Questa triade di segni dell’esistenza – duḥkha, anitya e anātman – è profondamente interrelata. Le cose sono anātman perché mancano di un’essenza o natura durevole, una condizione strettamente legata al loro essere anitya, o impermanenti: tutto ciò che è transitorio, per definizione, manca di un’essenza stabile. Questi tratti caratterizzano ogni aggregato (saṃskāra), ovvero ogni elemento esistente, che, essendo prodotto e condizionato, è quindi impermanente e privo di un’essenza stabile.

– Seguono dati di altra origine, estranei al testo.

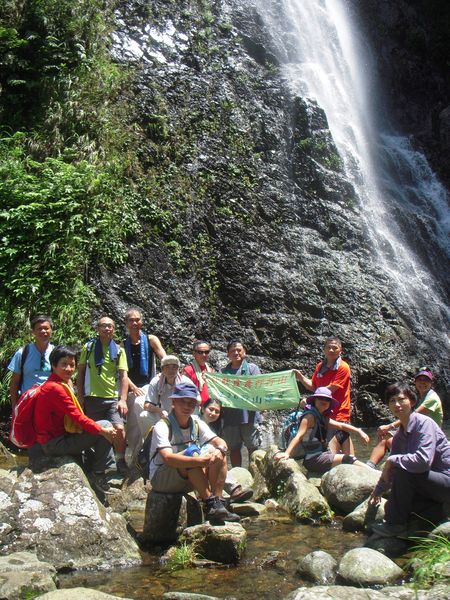 DSCN2368.jpg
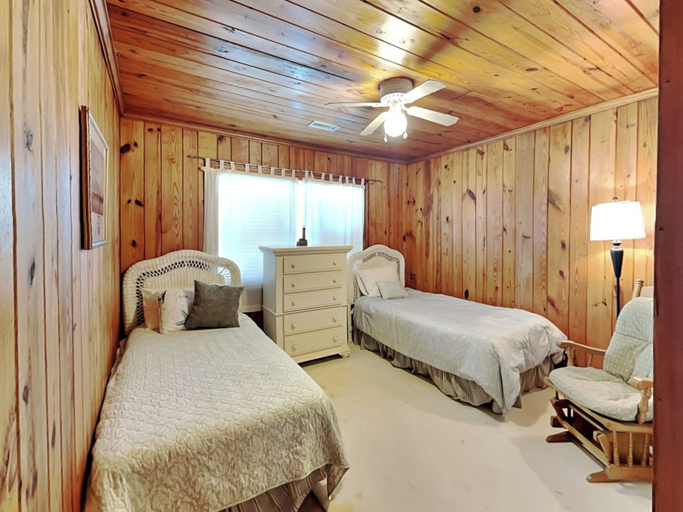 Property amenity 4, Sunset by Topsail Realty, Pender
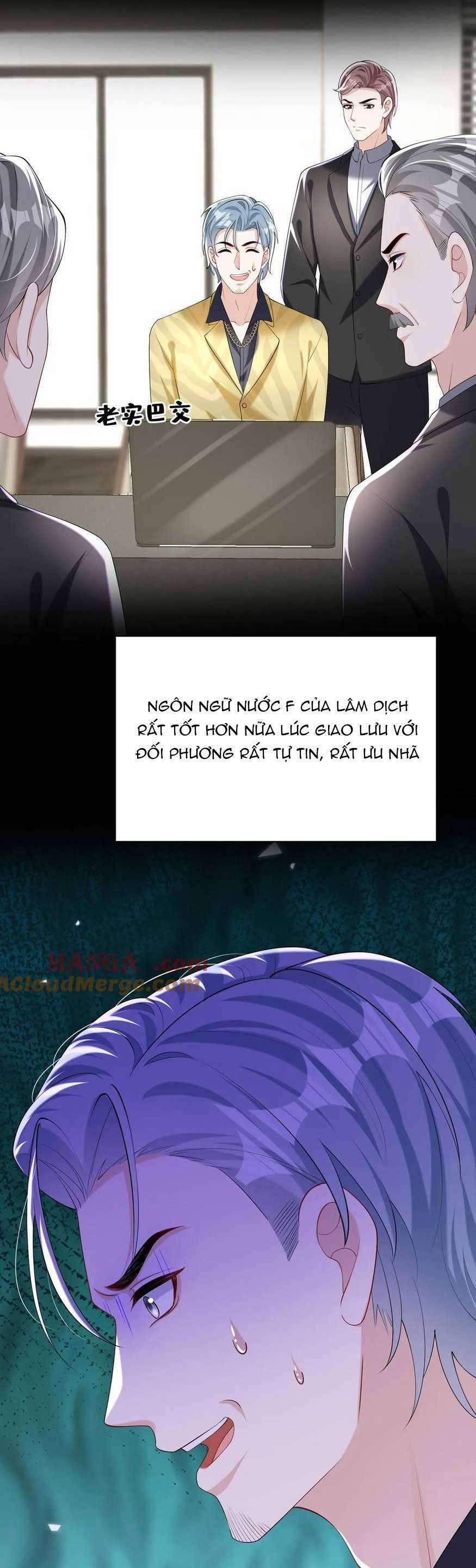 Tái Sinh Trở Lại : Chồng Cũ Khóc Lóc Cầu Xin Tái Hôn 146 trang 18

Nirvāṇa, che si contrappone a questo modo ordinario di vivere il mondo, rappresenta una via d’uscita dalla condizione ordinaria: libera dal condizionamento causale, dall’impermanenza e dalla sofferenza associata. Pratītya-samutpāda, o origine dipendente, spiega la genesi causale della sofferenza e fornisce una struttura fondamentale per comprendere sia il ciclo dell’esistenza sia il percorso per liberarsene. Questo processo è il cuore di tutta l’esistenza fenomenica. Nei sutta antichi del canone Pāli, il Buddha utilizza pratītya-samutpāda per dimostrare il problema della sofferenza e, risalendo alla catena causale, per rivelarne la soluzione. Questo approccio implica che, eliminando il combustibile, anche il fuoco si estinguerà.
La formulazione più esaustiva del concetto di origine dipendente si trova nel Paṭiccasamuppāda Sutta:
“Con l’ignoranza come condizione, sorgono le formazioni volitive;
con le formazioni volitive come condizione, la coscienza;
con la coscienza come condizione, il nome-e-forma;
[…] con la nascita come condizione, l’invecchiamento e la morte, il dolore, il lamento, il dispiacere e la disperazione sorgono.
Così ha origine questa massa di sofferenza.”
(SN XII.1, trad. Bodhi (2000): 533)
Questa catena rappresenta una dottrina chiave: vedere pratītya-samutpāda equivale a vedere il Dharma. Il Dharma, nel buddhismo, non è solo “l’insegnamento” ma anche la “verità”, intesa come la legge che regola l’intero universo. Questa legge non si limita a spiegare la genesi della sofferenza, ma sottolinea che postulare entità assolute porta all’illusione di un sé separato e immutabile.
Questa illusione alimenta l’attaccamento e il concetto di possesso, guidando le azioni karmiche e la rinascita. Superare questa illusione è cruciale, ed è qui che il pensiero non dualistico gioca un ruolo centrale. Andare oltre la percezione dualistica del sé e dell’altro significa comprendere che non esistono entità stabili, ma solo interdipendenze. La pratica della meditazione, guidata dal Dharma, ristruttura la nostra esperienza, portandoci a vivere la realtà senza proiezioni illusorie di stabilità o permanenza.
Questo processo non mira a rispondere a domande ontologiche, bensì a trasformare la relazione con l’esperienza, aprendo la strada alla saggezza (wisdom) e, di conseguenza, alla compassione autentica.